Magazica: Welcome, readers and viewers! We are honored to have with us today, Dr. Michael Gofeld. He is a renowned pain medicine physician, clinical scientist, R&D consultant, and healthcare administrator. His extensive research and expertise in neuromodulation, diagnostic and procedural ultrasonography, and innovative treatments for osteoarthritis have significantly impacted the field. Today, we will dive deep into his insights and gather valuable knowledge on improving our well-being. Dr. Michael Gofeld, welcome to Magazica.
Dr. Michael Gofeld: Thank you for inviting me and for the kind introduction.
Magazica: Let’s begin our journey into the world of pain medicine. You have years of experience in this field. Can you share what inspired you to pursue a career in pain medicine and what keeps you passionate about it after all these years?
Dr. Michael Gofeld: That’s a very complex question. The short answer is curiosity. Let me explain. When I was a third-year resident in anesthesia, I participated in a month-long rotation in a chronic pain clinic. This was back in 1998. Every patient who came in was treated with an epidural injection—one after another.
I asked the attending physician, a kind doctor already in her sixties, why this approach was used for all patients. She replied, “Just keep doing it; it’s the standard.” That didn’t make sense to me. I started reading about it, though information back then was limited, especially outside the United States. Despite the scarcity, I found bits of information that piqued my curiosity.

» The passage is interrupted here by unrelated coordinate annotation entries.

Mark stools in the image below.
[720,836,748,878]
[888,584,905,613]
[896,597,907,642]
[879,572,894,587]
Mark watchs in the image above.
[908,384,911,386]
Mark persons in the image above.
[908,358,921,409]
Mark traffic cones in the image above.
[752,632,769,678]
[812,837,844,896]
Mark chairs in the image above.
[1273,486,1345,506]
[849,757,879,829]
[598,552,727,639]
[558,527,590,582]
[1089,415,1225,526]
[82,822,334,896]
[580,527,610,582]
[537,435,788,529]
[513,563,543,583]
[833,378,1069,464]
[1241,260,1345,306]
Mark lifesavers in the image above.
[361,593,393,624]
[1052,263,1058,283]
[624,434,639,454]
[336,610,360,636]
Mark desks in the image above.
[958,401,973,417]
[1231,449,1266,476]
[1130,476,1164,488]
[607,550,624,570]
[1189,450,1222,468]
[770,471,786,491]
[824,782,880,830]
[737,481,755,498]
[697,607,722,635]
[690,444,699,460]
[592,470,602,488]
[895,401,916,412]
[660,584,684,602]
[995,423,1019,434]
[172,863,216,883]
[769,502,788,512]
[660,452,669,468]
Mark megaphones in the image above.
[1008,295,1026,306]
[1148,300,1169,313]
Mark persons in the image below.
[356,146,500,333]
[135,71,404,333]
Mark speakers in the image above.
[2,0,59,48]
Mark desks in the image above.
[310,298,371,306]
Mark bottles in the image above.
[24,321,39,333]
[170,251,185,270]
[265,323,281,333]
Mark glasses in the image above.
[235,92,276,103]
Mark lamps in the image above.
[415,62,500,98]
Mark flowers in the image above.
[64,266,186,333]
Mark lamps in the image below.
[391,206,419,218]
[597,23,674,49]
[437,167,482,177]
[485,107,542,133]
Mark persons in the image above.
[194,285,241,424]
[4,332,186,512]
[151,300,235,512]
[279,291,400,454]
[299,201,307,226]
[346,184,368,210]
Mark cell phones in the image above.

It seemed like an unexplored area—terra incognita, so to speak. I realized it offered many opportunities for me as a young physician to learn, research, and potentially make a difference. That marked my first step into pain medicine.
Magazica: That’s fascinating. It sounds like your curiosity drove you to challenge conventional practices.
Dr. Michael Gofeld: Exactly. That rotation extended to six months because the resident after me couldn’t join due to her pregnancy. During that time, I observed and learned a great deal. Later, I pushed for a neurology rotation, something uncommon in anesthesia programs. My program director initially resisted, but I showed him it was allowed in the curriculum.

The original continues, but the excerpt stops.